Translated by Jack Zipes and illustrated by Natalie Frank, this beautiful collection both gives new life to these original fairy tales and contextualizes them within the sociopolitical framework of their time.
“What interested her most of all was the status of women, the power of love, ethical behavior, and the tender relations between lovers,” explains Zipes in the introduction. Madame d’Aulnoy was a harsh and absolute judge of morals, as can be seen in the punishments of her characters when they allow their flaws to get in the way of love and justice. She used fairy tales as a means of social commentary during the tumultuous reign of King Louis XIV, which was characterized by excess and “enlightened” hedonism. “Given these dark times, and the censorship that prohibited writers from criticizing Louis XIV directly, the fairy tale became a means to vent criticism and at the same time to project hope for a better world.”
These stories helped kick off the popularity of the “literary fairy tale” in late-seventeenth century France, with stories borrowed from folk tales and adapted to the upper classes, oral histories going back and forth up and down the class ladder, evolving each time. The main contribution d’Aulnoy made to these tales, aside from refining and repackaging them for the salon set, was to put fairies front and center, taking the place of gods and goddesses who wielded arbitrary judgments, and giving powerful women the ultimate moral say-so.
Though the subjects of Madame d’Aulnoy’s stories are nearly always princesses, their noble femininity is often a force for subversion rather than archetype. In “The Tale of Mira,” the titular princess is so beautiful that her disinterest makes men perish, yet when she finally chooses an object of desire, it kills her. It’s a metaphor that rings painfully true even today, as womens’ beauty is often weaponized against them, and their unapologetic desire viewed as justly punishable. In “The Island of Happiness,” another beautiful princess brings her lover into a world of eternal youth and pleasure, only to have him abandon paradise to pursue fame and vainglory.

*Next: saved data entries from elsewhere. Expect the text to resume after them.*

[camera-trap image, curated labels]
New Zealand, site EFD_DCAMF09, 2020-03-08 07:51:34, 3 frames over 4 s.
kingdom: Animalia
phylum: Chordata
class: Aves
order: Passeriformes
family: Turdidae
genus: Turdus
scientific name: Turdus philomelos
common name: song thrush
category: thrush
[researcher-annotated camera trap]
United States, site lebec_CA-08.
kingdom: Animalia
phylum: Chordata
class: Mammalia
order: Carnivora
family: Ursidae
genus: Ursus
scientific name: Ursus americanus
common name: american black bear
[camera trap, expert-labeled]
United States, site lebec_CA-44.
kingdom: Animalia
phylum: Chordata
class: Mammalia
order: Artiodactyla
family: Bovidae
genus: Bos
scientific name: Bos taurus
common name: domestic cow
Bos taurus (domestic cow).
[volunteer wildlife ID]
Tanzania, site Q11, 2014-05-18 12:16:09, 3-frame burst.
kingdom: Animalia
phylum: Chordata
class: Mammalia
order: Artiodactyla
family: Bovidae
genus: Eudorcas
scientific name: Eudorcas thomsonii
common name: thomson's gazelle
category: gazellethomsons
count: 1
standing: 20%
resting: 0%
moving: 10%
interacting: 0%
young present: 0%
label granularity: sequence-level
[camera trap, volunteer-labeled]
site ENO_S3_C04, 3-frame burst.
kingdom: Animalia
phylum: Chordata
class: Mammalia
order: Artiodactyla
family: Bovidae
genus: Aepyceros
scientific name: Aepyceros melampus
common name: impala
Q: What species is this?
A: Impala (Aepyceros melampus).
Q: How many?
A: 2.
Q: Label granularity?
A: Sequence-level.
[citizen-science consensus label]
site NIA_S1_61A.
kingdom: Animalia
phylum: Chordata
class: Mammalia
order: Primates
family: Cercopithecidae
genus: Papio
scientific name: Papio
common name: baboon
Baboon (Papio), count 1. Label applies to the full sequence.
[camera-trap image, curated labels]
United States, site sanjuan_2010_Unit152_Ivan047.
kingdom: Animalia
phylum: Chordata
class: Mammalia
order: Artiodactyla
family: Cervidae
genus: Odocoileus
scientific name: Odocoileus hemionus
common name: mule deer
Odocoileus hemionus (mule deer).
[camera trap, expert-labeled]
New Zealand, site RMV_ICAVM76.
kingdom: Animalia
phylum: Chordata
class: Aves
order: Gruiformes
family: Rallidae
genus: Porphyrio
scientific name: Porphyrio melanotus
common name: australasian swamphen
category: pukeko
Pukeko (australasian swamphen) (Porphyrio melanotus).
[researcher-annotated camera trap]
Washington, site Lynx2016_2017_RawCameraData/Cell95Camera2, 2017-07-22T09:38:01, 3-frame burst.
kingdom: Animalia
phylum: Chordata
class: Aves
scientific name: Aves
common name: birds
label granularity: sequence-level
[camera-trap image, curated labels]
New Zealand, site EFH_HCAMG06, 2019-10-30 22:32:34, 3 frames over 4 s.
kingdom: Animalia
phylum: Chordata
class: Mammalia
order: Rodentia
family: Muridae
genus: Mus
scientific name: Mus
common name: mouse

But not all princesses are punished for having a pretty face and a kind heart. “Finette Cendron,” d’Aulnoy’s take on the Cinderella fairy tale, ends with the heroine winning her prince and showing generosity towards her wicked stepsisters. And “Belle-Belle, or the Chevalier Fortuné,” the longest story in the collection, is an epic comedy about a young princess who cross-dresses as a man in order to save her father from military service in a Mulan-esque ploy. When Belle-Belle becomes the Chevalier Fortuné, she is instantly plummeted to high rank because of her physical skills and noble manner, and becomes an object of desire for all women in the court. It can be read many ways by a modern reader—as a queer love story, a literary precedent for non-binary representation, a commentary on how men and women are treated differently even when presenting the same talents and abilities.
“I came to the world of Madame d’Aulnoy because I wanted to draw tales that I read as unequivocally feminist,” Natalie Frank writes about her journey illustrating these tales. “The wily heroines of d’Aulnoy’s stories test the limits of acceptable behavior for women and appropriate roles for female characters in fairy tales… Love and power, intertwined, enable women to seduce, triumph, change form, and tell their own stories.”
It is true that you can’t always judge a 300-year-old story by modern standards, but the brilliance of these stories, as outlined in the introduction, is that they were never meant to be definitive. Fairy tales have always been adapted and retold to fit the class, culture, and morals of the moment. They belong to everyone. If Mira were a 21st century supermodel instead of a 17th century princess, her story would still ring true. If Belle-Belle spurs memories of Mulan and She’s the Man, it’s for a reason. These stories are always in translation. But this one in particular is a pretty good place to start.